→ What you will do:
A word-for-word copy of the line containing "request_url: https://projectmark.com/js/embed.js" and every following line to the end of the data below is all the answer should hold.

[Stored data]
========================

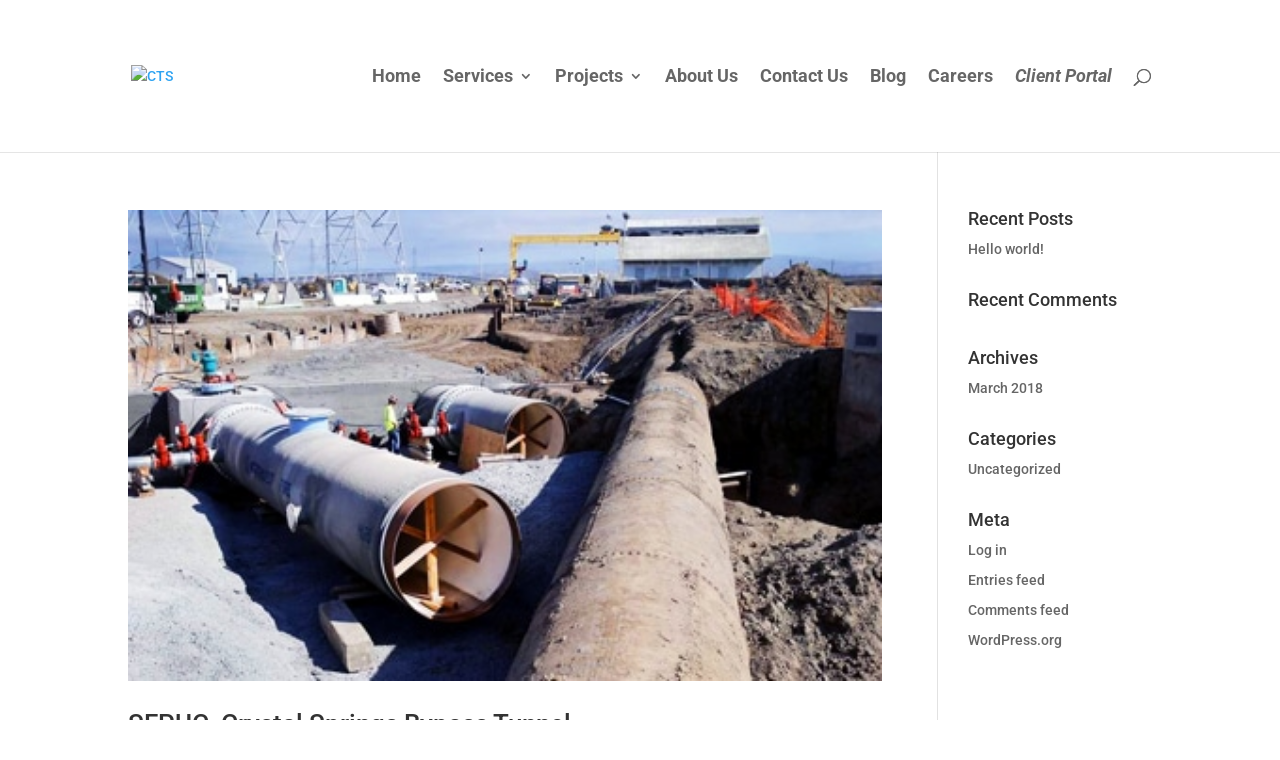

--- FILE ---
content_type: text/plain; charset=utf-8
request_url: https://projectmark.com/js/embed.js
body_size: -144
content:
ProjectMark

========================

→ Completed task:
request_url: https://projectmark.com/js/embed.js
body_size: -144
content:
ProjectMark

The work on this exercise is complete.